Family history aside, the “facts” don’t add up, the wills don’t match, and the same “proof” — evidently dropped at every opportunity — is circular, based on two questionable bits of information: The Visitations of Suffolk, and “On the authority of Somerby.”
(Joe: As I’ve noted more than once, each version of the “Visitations” contain a different story for John Gage, the son. I could point out that this is odd, especially since it is the crux of the argument that’s flung all over the place at every opportunity, but I don’t feel this is my burden — I will leave it to the experts who keep using it to beat up and shout down family histories. You can tell me which version is correct, and we can take it from there. Or we can all agree this is probably not the most reliable source of authoritative information and stop citing it.)
As this punitive activity appears to chase me no matter the forum, I will respond to the others this way: Thank you for responding so quickly — I considered this a shot in the dark, and I am grateful for your prompt replies.
Family tradition has it that our John Gage, who arrived with Winthrop’s Fleet in 1630, was the son of “John Gage of Firle.” No big deal, just an interesting tidbit.
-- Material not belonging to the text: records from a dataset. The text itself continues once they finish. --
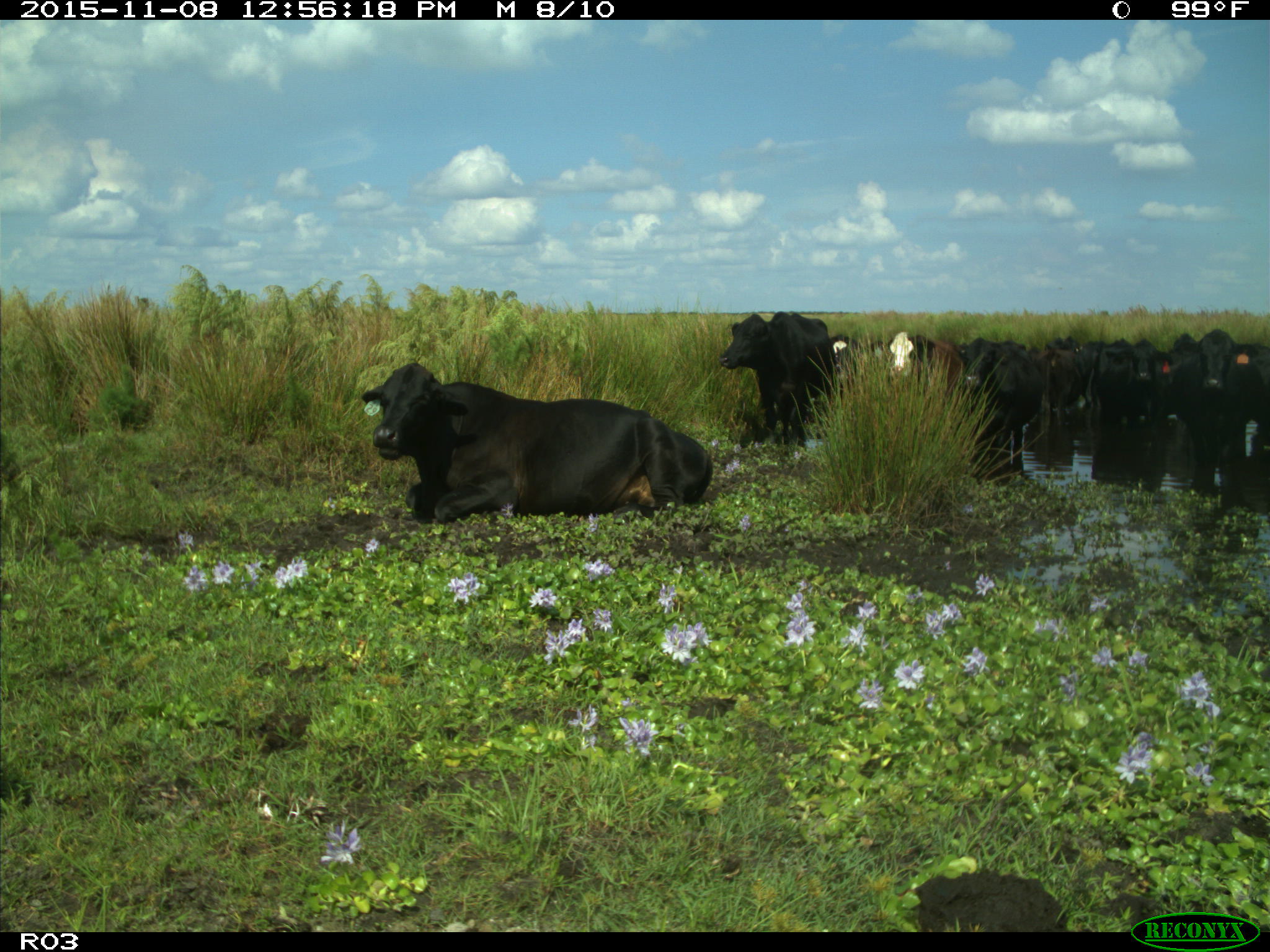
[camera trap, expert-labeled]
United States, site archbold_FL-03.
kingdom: Animalia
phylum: Chordata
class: Mammalia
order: Artiodactyla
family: Bovidae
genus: Bos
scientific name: Bos taurus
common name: domestic cow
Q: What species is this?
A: Bos taurus (domestic cow).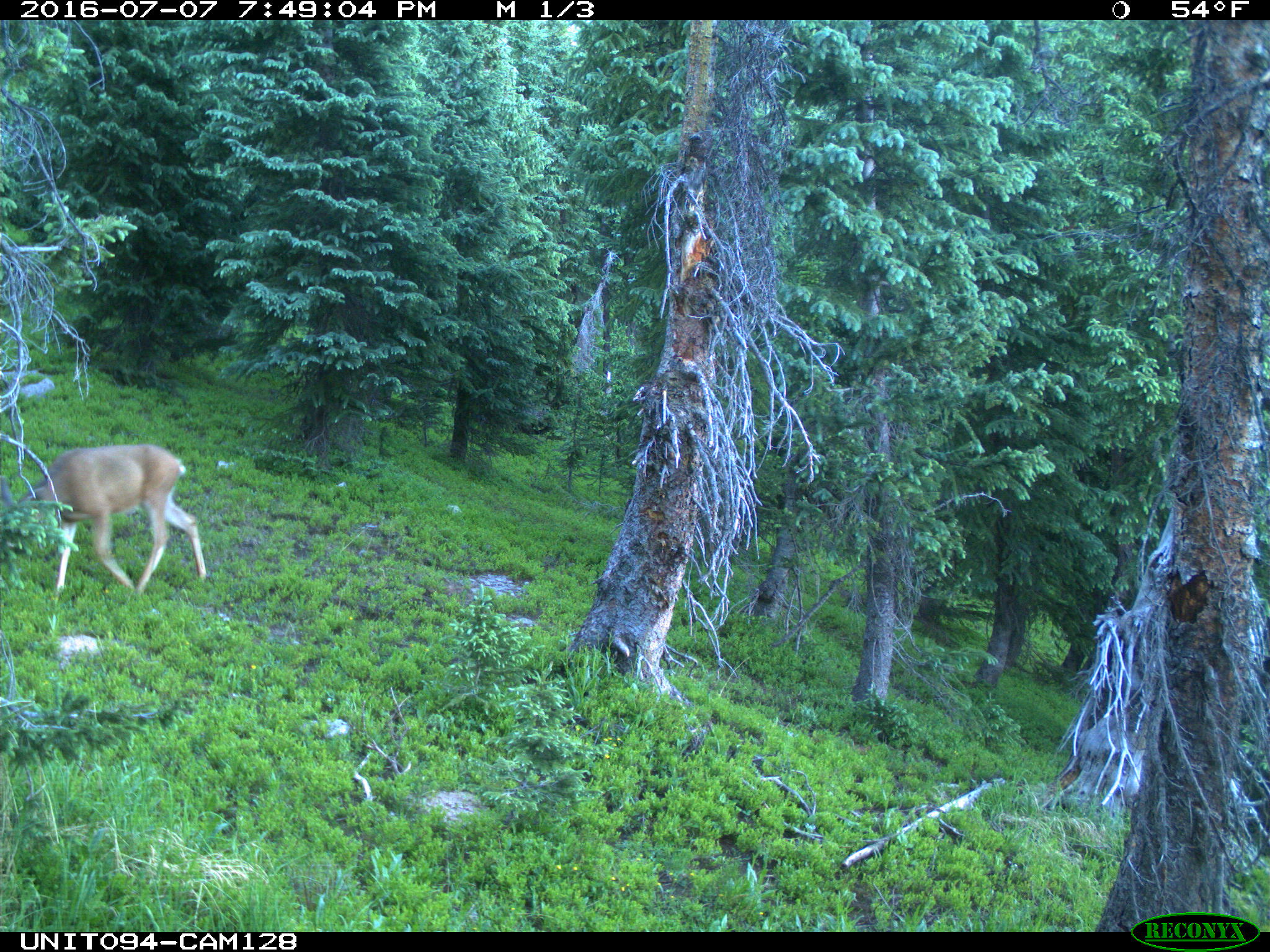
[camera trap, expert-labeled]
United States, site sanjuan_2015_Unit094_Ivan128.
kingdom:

It wasn’t until the 1940s that anyone from our branch took notice, and started corresponding with folks at Firle. It’s also the same time we began to see references to John of Firle’s fancy origin story, the illustrious careers of his forebears, etc.
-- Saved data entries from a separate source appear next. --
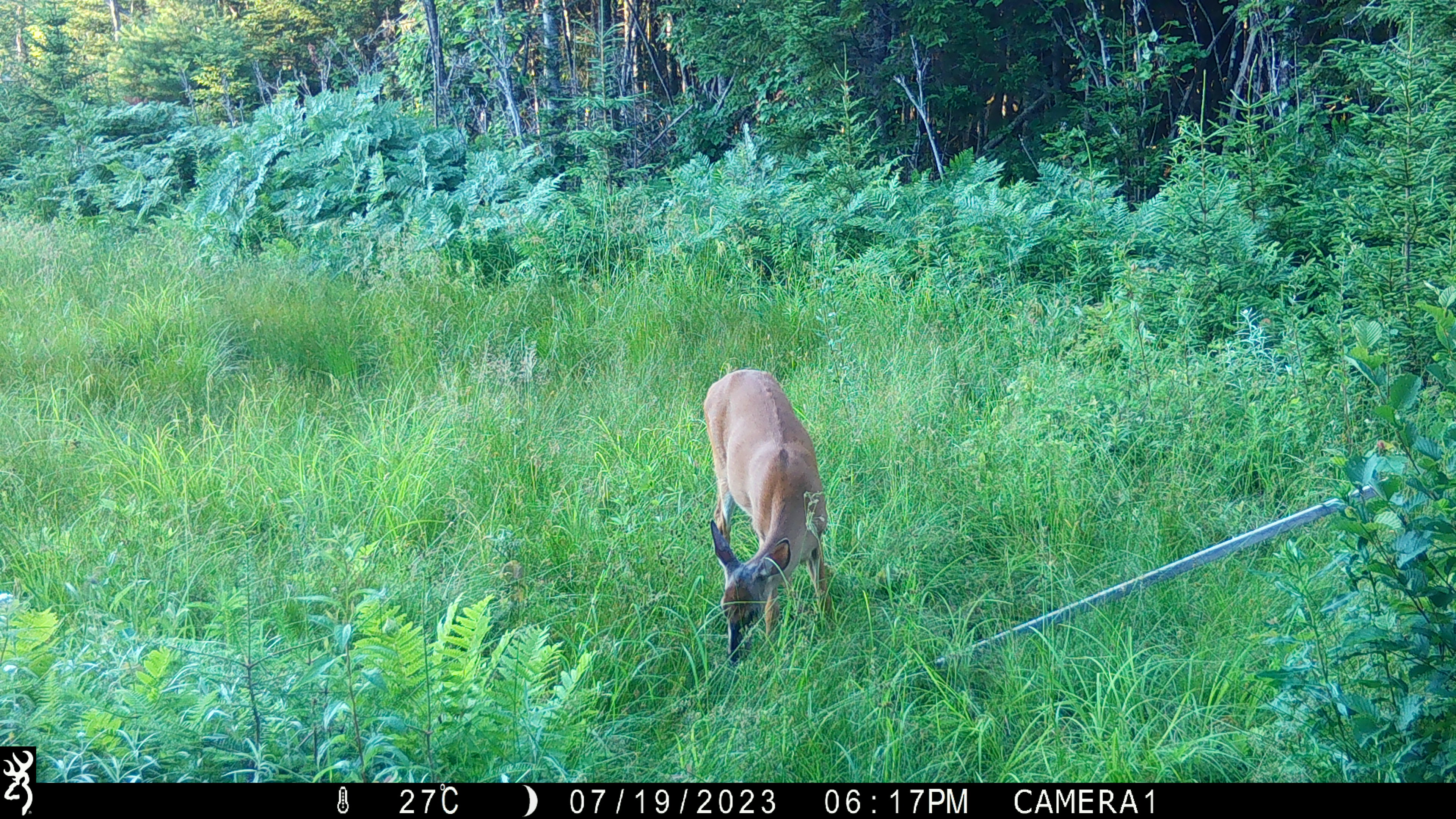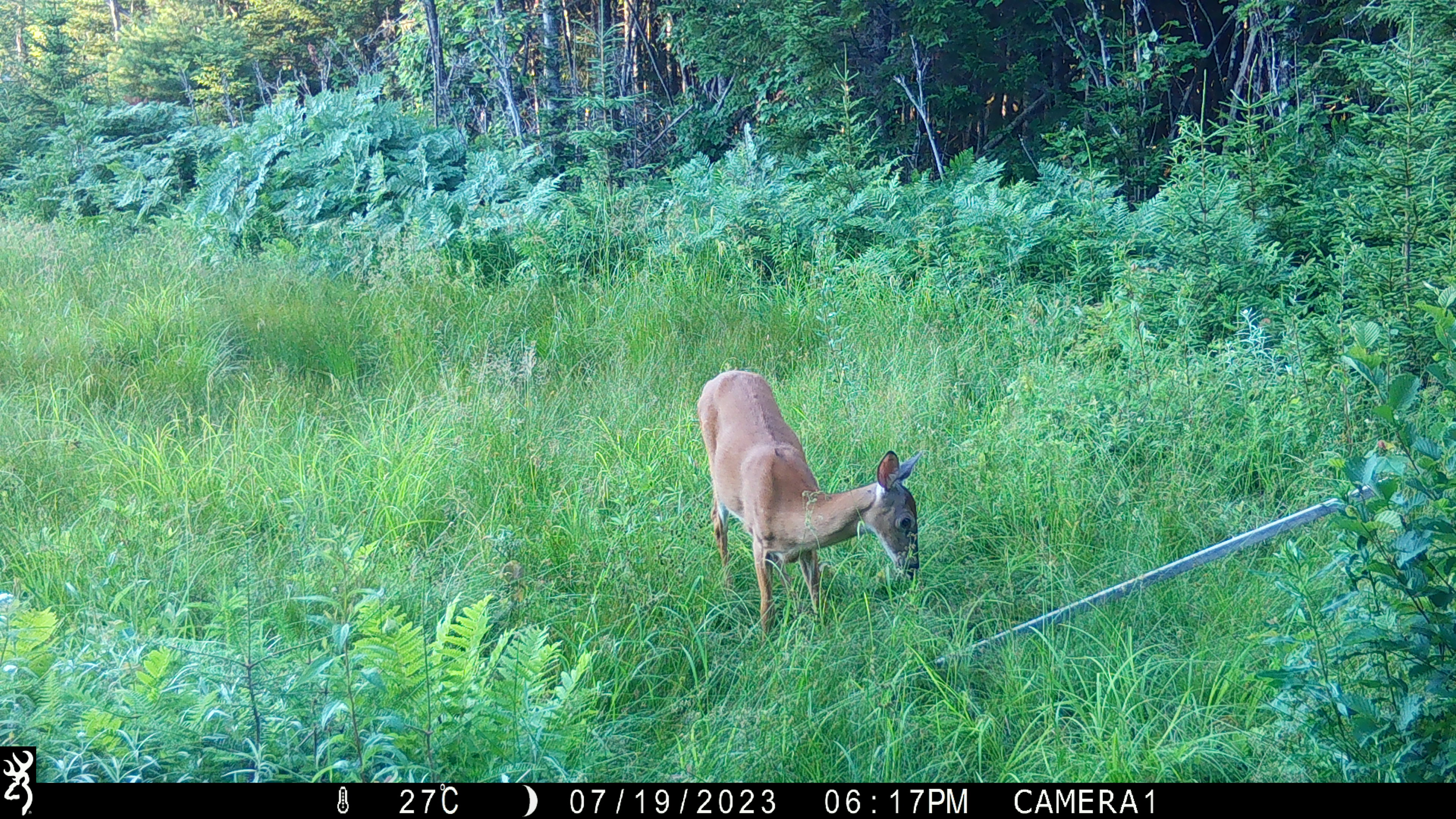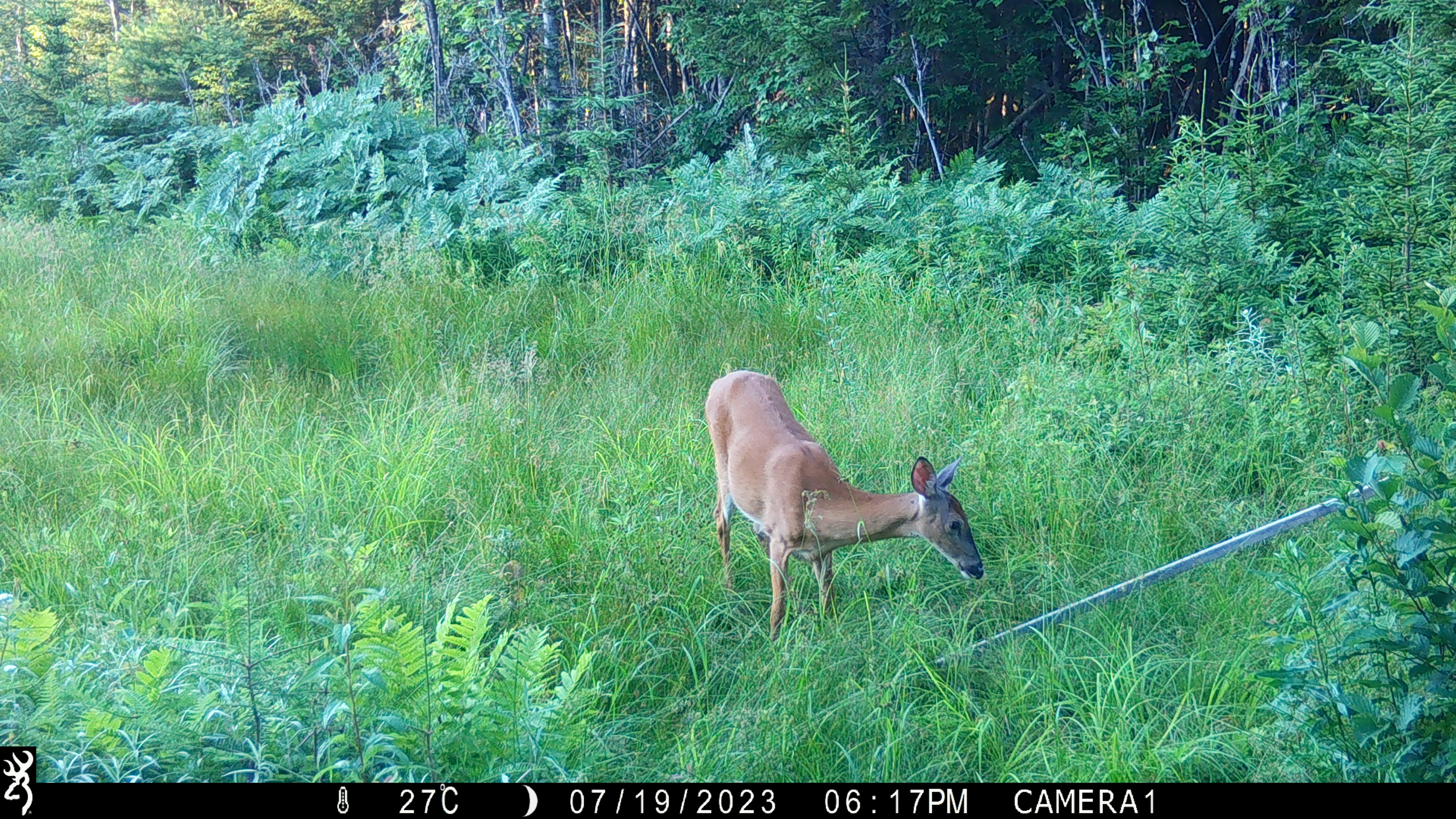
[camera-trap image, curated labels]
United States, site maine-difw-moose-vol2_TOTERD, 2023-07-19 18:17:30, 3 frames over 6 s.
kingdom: Animalia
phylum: Chordata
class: Mammalia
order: Artiodactyla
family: Cervidae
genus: Odocoileus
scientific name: Odocoileus virginianus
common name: white-tailed deer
White-tailed deer (Odocoileus virginianus).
It didn’t take long once the internet became easy to navigate that family trees started to pop up all over the place, and I started seeing a few references along a similar theme: YOU ARE NOT RELATED TO JOHN GAGE OF FIRLE! FAKE PEDIGREE! I was nonplussed, as we have always been secure in our knowledge. But when I started to see essays reciting the same information over and over again, I began to get annoyed.
There is a reference that pops out every time somebody wants to “dis” our lineage that refers to something along the lines of: “on the authority of Horatio Somerby, John Gage of Ipswich was the son of John Gage of Firle.” I have never seen a citation for this reference; the sources that accompany the comment either do not reference Somerby, or do not reference a pedigree of any kind.
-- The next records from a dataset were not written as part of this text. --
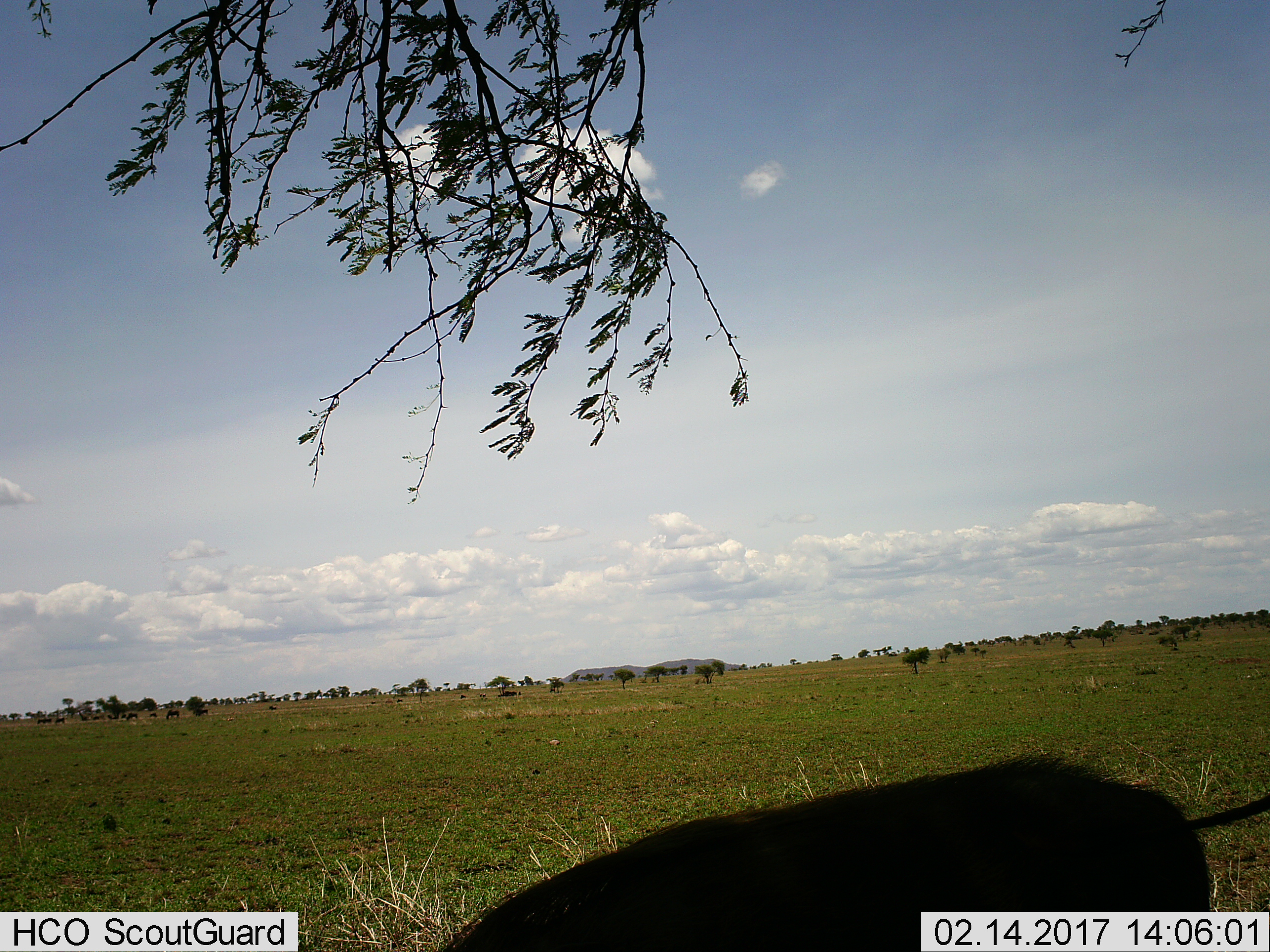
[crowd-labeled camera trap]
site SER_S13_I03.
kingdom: Animalia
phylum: Chordata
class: Mammalia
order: Artiodactyla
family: Bovidae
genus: Connochaetes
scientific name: Connochaetes taurinus taurinus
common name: blue wildebeest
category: wildebeestblue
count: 8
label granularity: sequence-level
But it got me curious, and if Somerby DID make a pedigree for the Gage family, it must exist somewhere. WikiTree has a long list of pedigrees they’ve attributed to Somerby, but I have been unable to locate more than a handful of them; there are only seven at the Library of Congress. As WikiTree seeks to set the record straight, it would be tremendously helpful to me if I could read Mr. Somerby’s work for myself; and if he never referenced my family name, I would like to know that, too. Hence the search for a list of his “authorities/fake pedigrees.”
At the time Somerby was creating his masterpieces, Firle was in possession of a completely different branch of the family; any records Somerby might have used to fabricate a story would have put the progeny of Sir John at Hengrave, in Suffolk (not Firle, in Sussex), as did all of the Gage pedigrees in publication at the time. And from what I’ve read, Hengrave was much grander than Firle, so if one wanted to fake up a family history, that estate would be a better setting, especially because (according the Visitations, et al.) the place was packed with family — sometimes 100 at a time — and would be very easy for a ne’er do well genealogist to “sneak” someone in. Indeed, Somerby’s “work” was presumably based on the same materials we’re referencing today, which are overflowing with prestigious John Gage’s all over England. Every Gage who had sons seemed to have a John.
In my quest to “prove” my lineage, I want check every box, and chasing down the Somerby reference seems a good, tangible place to start. I’m already feeling like Carrie Mathison.
Joe, where I am concerned, I would really appreciate you reserving any comments on this matter, in this forum, or anywhere else besides WikiTree, where you have already made your opinions clear. No offense, but I don’t want to have to defend every arrow every time I ask a question.